Il n’est pas nécessaire à un médium d’être un charlatan pour entrer en profession – il peut juste être victime de l’illusion d’avoir un don. Toutefois, pour d’autres personnes, l’intention d’escroquer - dénuée alors de toute croyance - peut suffire à se lancer dans la profession. Les deux types de pratique peuvent vivre séparément mais peuvent aussi se réunir en une seule et même personne.  Un médium peut très bien être sincère, croire en son don, et ruiner ses clients par des tarifs exorbitants. Tout est possible. La seule chose impossible dans cette affaire, c’est la fiabilité intellectuelle de l’entreprise. Personne ne peut guère prétendre pouvoir dépister les mauvais praticiens pour la simple raison qu’aucun médium ne vous dira qu’en fait il ne sait rien de plus que ce que vous voudrez bien lui dire. Tous diront haut et fort qu’ils ont un petit « supplément d’âme », et qu’ils le mettent à votre service. Aucune chance donc de différencier ceux dont l’intention, saugrenue mais sincère, est de lire l’avenir du consultant, de ceux dont l’intention,  froide et calculatrice, est d’abuser de sa crédulité. Dans les deux cas, que le voyant soit honnête et crédule, ou qu’il soit menteur et manipulateur, la prestation offerte n’a aucun moyen, mais vraiment aucun, d’être correctement évaluée en termes de comportement moral basé sur les intentions.
 
Le dédale du vrai et du faux : un faux problème
 
Alors, quel autre critère éthique peut-on dégager pour départager la bonne et mauvaise voyance ?  Les résultats auprès des consultants ? Ce pourrait être un critère impeccable. Mais un médium a aussi droit à l’erreur, comme tout un chacun, le droit de ne pas être en forme, le droit d’être passagèrement perturbé, non ? Un don est parfois capricieux ; ça lui donne d’ailleurs un certain cachet. Don capricieux dont ils usent quand il s’agit de faire une démonstration publique ou un test scientifique. Et c’est inespéré, car de ce fait, nos médiums ainsi dédouanés deviennent aptes à pratiquer l’erreur à longueur de consultations. Personne ne peut se sortir de cette ornière. Mais l’INAD, lui, peut le faire pour vous ! On peut lire sur son site internet, en fin d’éditorial :
« […] le présent site dont l’objectif est de vous informer dans le dédale du vrai et du faux. »

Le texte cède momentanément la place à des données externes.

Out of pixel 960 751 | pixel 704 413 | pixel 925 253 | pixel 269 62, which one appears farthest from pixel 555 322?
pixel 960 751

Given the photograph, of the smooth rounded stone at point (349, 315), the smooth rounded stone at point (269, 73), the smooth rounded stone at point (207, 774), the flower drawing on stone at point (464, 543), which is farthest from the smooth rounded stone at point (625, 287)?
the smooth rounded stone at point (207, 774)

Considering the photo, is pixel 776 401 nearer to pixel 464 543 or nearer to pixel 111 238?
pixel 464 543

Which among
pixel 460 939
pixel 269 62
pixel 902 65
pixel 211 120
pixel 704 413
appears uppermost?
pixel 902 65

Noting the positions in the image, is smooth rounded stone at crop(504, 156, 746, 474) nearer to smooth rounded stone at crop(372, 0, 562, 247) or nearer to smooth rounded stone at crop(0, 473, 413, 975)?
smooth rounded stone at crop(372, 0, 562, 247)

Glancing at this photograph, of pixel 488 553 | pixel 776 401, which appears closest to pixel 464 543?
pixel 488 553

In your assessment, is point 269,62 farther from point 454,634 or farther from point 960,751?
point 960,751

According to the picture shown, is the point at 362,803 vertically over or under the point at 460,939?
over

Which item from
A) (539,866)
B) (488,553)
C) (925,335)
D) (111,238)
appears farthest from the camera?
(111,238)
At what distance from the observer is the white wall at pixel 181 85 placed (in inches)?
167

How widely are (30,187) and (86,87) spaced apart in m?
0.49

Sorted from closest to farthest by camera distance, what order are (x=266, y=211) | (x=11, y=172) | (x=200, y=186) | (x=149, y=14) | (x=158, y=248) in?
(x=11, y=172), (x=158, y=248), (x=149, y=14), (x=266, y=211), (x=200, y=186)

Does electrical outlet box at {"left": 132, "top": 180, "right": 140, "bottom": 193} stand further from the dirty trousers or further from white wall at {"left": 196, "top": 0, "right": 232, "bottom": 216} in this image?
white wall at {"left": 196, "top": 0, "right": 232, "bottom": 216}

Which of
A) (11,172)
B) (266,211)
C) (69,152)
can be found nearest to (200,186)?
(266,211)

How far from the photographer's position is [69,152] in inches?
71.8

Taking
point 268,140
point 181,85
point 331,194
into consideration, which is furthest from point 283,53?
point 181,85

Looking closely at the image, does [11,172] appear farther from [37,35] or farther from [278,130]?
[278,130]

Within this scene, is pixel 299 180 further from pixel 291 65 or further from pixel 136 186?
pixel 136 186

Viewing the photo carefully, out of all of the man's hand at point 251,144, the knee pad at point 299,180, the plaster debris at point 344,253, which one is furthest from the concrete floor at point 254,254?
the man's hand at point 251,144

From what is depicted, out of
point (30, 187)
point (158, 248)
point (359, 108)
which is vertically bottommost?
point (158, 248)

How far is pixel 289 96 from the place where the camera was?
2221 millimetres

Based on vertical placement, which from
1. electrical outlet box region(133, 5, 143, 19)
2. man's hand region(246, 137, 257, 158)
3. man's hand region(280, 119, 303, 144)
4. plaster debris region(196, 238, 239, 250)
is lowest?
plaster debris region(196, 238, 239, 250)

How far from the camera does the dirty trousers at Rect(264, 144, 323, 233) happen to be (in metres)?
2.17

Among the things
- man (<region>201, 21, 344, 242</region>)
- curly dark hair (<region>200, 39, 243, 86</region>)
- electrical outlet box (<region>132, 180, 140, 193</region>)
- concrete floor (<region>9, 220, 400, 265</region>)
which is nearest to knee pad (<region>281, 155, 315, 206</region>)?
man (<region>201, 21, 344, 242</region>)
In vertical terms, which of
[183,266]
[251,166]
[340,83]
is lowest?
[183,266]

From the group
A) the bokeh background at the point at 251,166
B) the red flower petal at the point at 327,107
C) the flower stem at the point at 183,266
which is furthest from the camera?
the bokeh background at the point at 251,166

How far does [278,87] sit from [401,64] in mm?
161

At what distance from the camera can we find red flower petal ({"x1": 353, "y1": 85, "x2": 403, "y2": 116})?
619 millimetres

Alors que personne ne peut démêler l’écheveau, un seul institut détient la vérité. A ce titre, l’INAD proteste contre les voyants qui affichent sur leur site une charte qui ressemble à la sienne, sans la citer. Charte gardée ! Extrait de la rubrique « Questions diverses » : « Ce sont des agissements parasitaires de certains praticiens plus ou moins indélicats qui ne font pas état de leurs sources pour se donner une crédibilité de façade. »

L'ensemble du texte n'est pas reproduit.